Infectious diseases are local. You have travelers that take them from community to community, but you can have little enclaves of safe places. We had one at Syracuse University in the fall of 2020. It was safe from COVID because of the aggressive public health measures and the aggressive infectious disease surveillance we were doing with wastewater and testing.
Could we have a situation where infectious disease is threatening, but we have these little pockets of freedom? And that’s informed a lot of my work: How do we live a free life in a world affected by infectious disease? The way to do that, in my view, is to fight these diseases so they’re no longer a threat and then you have to be able to confirm that they’re not affecting people. That’s where infectious disease surveillance comes in.
Vaccinations are down, and a new COVID variant is on the rise. What’s your message to people as we approach the four-year anniversary of COVID?
People associate COVID with public health restrictions: masks, closed restaurants, closed schools, quarantine, isolation. But at its best, public health is empowering. Freedom from polio, the ability to drink tap water, the trust we have in our food system, the long-term health care as we get older. That is public health. And if we are on the front foot–if we prevent the disease–then we can avoid the restrictions that happen.
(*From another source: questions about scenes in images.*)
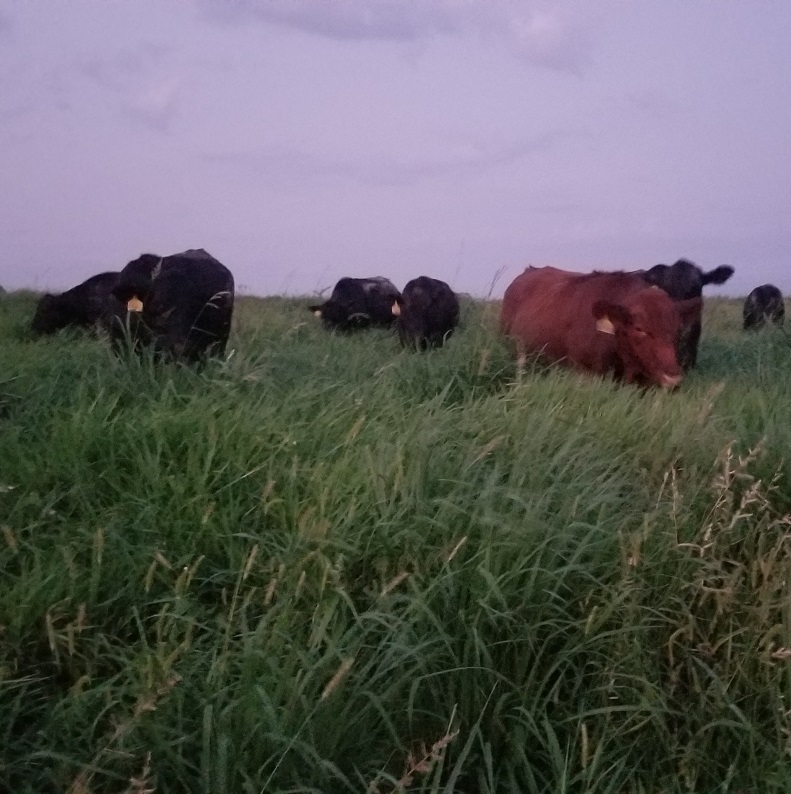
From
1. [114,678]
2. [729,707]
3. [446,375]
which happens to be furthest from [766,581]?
[446,375]

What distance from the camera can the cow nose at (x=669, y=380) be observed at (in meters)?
5.79

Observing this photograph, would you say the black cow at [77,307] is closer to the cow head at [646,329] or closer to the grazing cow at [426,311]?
the grazing cow at [426,311]

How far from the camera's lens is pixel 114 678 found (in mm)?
2158

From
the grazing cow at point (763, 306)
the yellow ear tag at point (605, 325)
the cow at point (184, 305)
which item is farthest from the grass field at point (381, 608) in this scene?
the grazing cow at point (763, 306)

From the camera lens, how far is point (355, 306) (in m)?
14.3

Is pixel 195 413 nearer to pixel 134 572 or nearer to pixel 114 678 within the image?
pixel 134 572

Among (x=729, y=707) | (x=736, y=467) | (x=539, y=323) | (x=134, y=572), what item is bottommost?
(x=729, y=707)

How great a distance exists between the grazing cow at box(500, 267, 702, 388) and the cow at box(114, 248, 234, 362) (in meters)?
2.31

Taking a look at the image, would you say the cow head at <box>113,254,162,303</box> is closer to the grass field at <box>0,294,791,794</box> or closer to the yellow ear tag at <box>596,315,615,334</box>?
the grass field at <box>0,294,791,794</box>

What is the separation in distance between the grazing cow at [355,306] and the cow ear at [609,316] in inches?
278

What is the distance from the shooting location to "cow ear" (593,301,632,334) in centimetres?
666

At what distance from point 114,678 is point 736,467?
2.50 m

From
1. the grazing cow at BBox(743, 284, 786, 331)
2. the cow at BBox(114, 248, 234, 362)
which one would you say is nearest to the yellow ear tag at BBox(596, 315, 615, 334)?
the cow at BBox(114, 248, 234, 362)

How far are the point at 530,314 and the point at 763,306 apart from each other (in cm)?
869
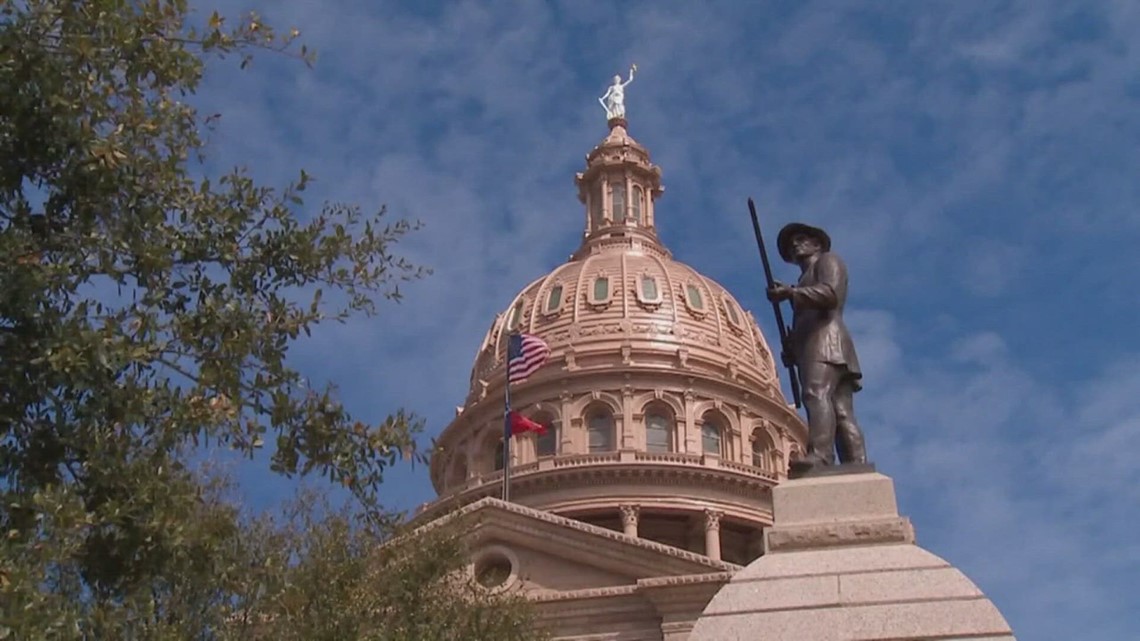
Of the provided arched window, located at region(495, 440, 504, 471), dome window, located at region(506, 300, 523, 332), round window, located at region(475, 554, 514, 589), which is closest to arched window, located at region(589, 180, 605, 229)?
dome window, located at region(506, 300, 523, 332)

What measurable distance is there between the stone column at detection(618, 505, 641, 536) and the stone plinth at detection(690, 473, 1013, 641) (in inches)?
1781

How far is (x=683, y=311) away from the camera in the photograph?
66500mm

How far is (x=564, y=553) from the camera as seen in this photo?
4047 cm

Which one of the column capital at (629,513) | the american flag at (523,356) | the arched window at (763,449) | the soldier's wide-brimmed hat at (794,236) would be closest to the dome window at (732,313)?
the arched window at (763,449)

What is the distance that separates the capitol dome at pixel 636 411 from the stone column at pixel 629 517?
0.10 meters

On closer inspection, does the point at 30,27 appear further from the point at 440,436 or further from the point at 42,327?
the point at 440,436

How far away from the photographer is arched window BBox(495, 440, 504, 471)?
204 feet

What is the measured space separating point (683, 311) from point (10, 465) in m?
57.9

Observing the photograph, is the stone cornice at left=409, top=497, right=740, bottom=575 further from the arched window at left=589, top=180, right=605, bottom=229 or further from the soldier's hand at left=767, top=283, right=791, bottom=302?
the arched window at left=589, top=180, right=605, bottom=229

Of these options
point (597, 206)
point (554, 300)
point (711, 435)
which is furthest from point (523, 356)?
point (597, 206)

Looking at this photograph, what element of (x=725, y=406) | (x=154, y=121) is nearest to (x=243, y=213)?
(x=154, y=121)

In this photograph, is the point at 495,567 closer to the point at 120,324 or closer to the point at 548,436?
the point at 548,436

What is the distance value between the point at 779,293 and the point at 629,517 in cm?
4568

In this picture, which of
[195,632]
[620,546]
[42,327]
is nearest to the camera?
[42,327]
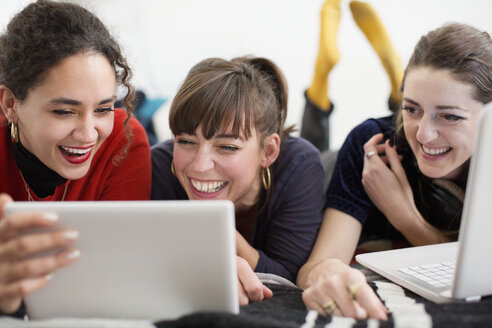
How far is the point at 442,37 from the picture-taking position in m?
1.32

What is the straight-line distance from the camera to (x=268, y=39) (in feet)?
10.3

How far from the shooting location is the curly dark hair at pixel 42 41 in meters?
1.10

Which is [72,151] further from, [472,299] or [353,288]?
[472,299]

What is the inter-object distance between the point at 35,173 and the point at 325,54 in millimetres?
1388

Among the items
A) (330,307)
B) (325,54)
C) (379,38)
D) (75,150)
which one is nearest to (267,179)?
(75,150)

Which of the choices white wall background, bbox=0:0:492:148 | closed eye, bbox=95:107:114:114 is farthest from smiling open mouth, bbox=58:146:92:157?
white wall background, bbox=0:0:492:148

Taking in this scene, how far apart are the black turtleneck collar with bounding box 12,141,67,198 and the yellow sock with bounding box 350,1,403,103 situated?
1.48 metres

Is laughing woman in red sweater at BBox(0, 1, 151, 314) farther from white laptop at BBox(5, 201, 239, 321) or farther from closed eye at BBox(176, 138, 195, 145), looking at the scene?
white laptop at BBox(5, 201, 239, 321)

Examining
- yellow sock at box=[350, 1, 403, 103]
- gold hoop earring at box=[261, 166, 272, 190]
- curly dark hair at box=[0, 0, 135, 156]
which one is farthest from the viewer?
yellow sock at box=[350, 1, 403, 103]

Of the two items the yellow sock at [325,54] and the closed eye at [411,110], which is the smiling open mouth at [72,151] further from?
the yellow sock at [325,54]

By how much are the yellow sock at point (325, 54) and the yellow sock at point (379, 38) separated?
0.10 meters

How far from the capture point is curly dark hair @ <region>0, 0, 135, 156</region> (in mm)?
1096

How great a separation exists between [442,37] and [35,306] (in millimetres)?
1223

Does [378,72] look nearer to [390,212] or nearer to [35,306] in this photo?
[390,212]
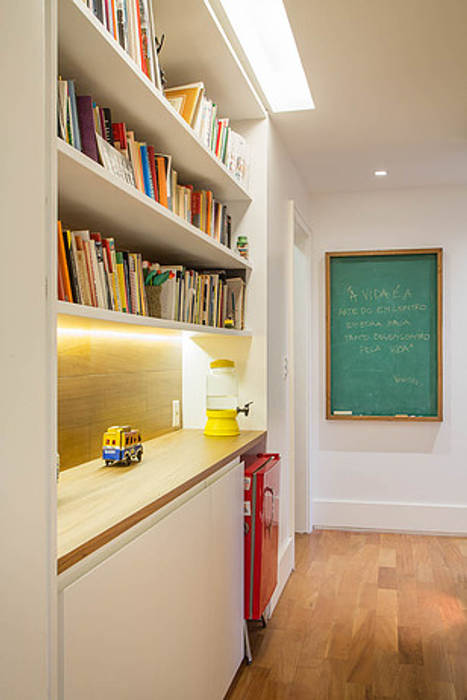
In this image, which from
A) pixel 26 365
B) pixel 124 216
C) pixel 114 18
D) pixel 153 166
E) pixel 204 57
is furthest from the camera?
pixel 204 57

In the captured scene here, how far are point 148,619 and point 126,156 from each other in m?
1.33

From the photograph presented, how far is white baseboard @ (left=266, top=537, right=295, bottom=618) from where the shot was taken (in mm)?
3412

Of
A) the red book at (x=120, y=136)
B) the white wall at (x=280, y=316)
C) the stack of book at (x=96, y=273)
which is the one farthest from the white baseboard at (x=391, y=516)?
the red book at (x=120, y=136)

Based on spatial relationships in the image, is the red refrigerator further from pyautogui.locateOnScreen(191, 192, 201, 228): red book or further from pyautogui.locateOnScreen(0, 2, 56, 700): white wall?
pyautogui.locateOnScreen(0, 2, 56, 700): white wall

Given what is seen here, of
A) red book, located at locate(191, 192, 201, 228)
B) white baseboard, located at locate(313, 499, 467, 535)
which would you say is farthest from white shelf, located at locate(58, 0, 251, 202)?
white baseboard, located at locate(313, 499, 467, 535)

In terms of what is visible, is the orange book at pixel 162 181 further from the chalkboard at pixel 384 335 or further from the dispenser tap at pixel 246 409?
the chalkboard at pixel 384 335

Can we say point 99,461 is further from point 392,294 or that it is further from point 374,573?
point 392,294

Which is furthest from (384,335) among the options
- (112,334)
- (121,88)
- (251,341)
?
(121,88)

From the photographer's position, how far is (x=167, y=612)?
5.90ft

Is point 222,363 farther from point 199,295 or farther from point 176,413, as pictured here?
point 199,295

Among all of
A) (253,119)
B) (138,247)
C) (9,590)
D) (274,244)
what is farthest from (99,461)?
(253,119)

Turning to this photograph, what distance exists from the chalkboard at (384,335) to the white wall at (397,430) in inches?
3.1

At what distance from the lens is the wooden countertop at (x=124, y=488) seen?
1.40 meters

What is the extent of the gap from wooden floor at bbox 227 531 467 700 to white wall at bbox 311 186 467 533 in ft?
1.37
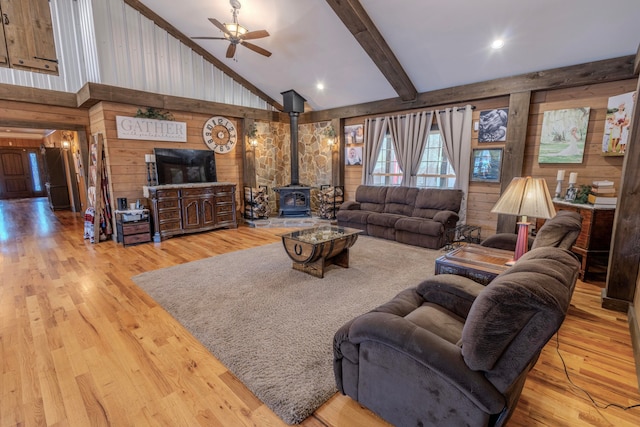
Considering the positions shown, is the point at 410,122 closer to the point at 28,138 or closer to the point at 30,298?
the point at 30,298

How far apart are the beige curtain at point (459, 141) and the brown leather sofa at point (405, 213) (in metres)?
0.31

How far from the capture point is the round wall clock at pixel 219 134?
6.19m

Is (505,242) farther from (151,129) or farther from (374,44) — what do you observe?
(151,129)

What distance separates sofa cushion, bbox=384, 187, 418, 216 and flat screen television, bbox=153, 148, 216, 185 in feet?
11.6

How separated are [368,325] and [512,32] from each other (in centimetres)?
407

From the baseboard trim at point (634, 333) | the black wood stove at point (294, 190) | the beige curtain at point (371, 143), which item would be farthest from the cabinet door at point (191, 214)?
the baseboard trim at point (634, 333)

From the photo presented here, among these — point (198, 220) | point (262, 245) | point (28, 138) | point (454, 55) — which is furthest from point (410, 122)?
point (28, 138)

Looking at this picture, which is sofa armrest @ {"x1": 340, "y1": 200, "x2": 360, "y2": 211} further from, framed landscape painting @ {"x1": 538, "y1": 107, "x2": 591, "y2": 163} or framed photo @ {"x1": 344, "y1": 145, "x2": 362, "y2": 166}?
framed landscape painting @ {"x1": 538, "y1": 107, "x2": 591, "y2": 163}

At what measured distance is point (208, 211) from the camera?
225 inches

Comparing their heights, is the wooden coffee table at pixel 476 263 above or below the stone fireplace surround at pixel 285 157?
below

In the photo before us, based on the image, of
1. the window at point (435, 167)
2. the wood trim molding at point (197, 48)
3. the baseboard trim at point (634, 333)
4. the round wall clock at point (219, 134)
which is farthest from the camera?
the round wall clock at point (219, 134)

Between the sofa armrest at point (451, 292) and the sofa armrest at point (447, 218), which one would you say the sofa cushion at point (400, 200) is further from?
the sofa armrest at point (451, 292)

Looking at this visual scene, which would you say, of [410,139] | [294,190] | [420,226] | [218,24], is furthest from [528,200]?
[294,190]

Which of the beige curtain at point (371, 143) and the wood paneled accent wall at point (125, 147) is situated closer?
the wood paneled accent wall at point (125, 147)
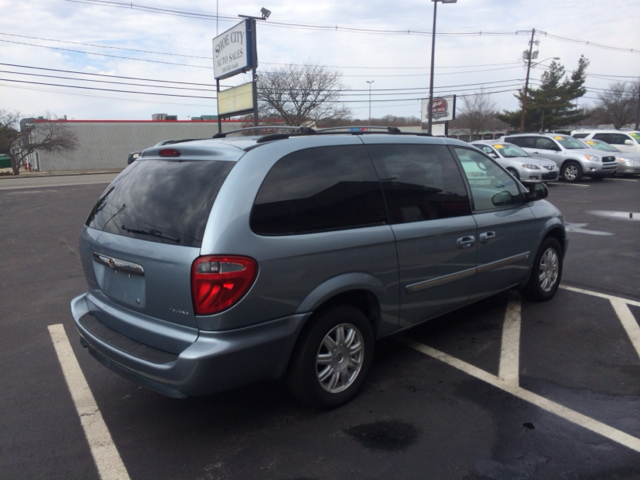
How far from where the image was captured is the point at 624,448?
9.71ft

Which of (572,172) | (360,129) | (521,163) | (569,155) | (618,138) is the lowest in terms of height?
(572,172)

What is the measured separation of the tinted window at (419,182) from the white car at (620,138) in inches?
838

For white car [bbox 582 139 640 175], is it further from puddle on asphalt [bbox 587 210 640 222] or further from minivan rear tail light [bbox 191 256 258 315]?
minivan rear tail light [bbox 191 256 258 315]

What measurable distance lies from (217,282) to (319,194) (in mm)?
912

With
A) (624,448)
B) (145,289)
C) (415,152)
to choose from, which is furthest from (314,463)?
(415,152)

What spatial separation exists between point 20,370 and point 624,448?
437cm

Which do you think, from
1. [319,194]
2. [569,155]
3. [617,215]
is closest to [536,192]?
[319,194]

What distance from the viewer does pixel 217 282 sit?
277 centimetres

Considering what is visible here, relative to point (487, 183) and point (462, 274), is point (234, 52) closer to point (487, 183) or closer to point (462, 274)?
point (487, 183)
The shutdowns are a last resort when we have overflowing morgues and overflowing hospitals and it’s a panic button. It was the last resort and that’s the situation we found ourselves in.
Real public health is, how do we build a system so we don’t get into that position again? Vaccines are part of that toolkit; clean air, air filtration, environmental adjustments are also part of that toolkit and infectious disease surveillance is definitely part of that toolkit.